Tuesday, April 15, 2014

First Line Grabber Round 2 #6

TITLE: Man Maid
GENRE: Contemporary Romance

Friday shouldn't start with a dead cat - that seemed more like a Monday sort of problem. Even worse, it was a client's dead cat. Sadie Martin ended the call and slumped back in her chair.

6 comments:

  1. Starting a sentence with the full name of the character being introduced sounds awkward. So does ending a call that hasn't begun in the text. It would flow better as, "After taking the call for the job, Sadie slumped back in her chair and..."

    ReplyDelete
  2. I like these first sentences a lot, and stating the full name doesn't bother me. I breezed right past it. But I would like a little more info about the call. I didn't know there was a phone call until it was over. I'd been picturing her standing somewhere looking down at the dead cat, not hearing about it over the phone. I have to reorient, and I need some help. It might be good if you could start the second sentence by letting us know that this is part of a phone conversation.

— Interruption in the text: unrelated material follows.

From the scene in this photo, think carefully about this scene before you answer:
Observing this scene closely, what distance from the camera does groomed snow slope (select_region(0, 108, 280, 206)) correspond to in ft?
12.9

    But I like the MC's voice, and I would keep reading.

    ReplyDelete
  3. I still really like this, but there seems abrupt shift when we learn it was via the phone. I, too, picture the MC looking at the dead cat.

    ReplyDelete
  4. I like the voice! The phone part didn't bother me. "Client" alerted me that Sadie has a business (although we don't know what it is), so hanging up the phone seemed natural. You might consider adding a word like "frantic" to describe the call, to differentiate even more between calm Sadie and her client with a dead cat.

    ReplyDelete
  5. The cat got a lot of attention in the first two sentences. In the third, the cat left the scene. For me, that deflated the build-up. In order for me to relate to this character, I need the MC's reaction to express some sorrow or sympathy for the cat. Or the client. The emotion I'm getting is, "poor me."

    ReplyDelete
  6. Love the opening two sentences, but I was disoriented by the third. I wonder if Sadie couldn't express some sympathy to the caller instead, while you insert a description of her on the phone in the tag line? Then she hangs up and slumps back in the next line? It might take that disorientation away and would give us a sense of how Sadie interacts with a client.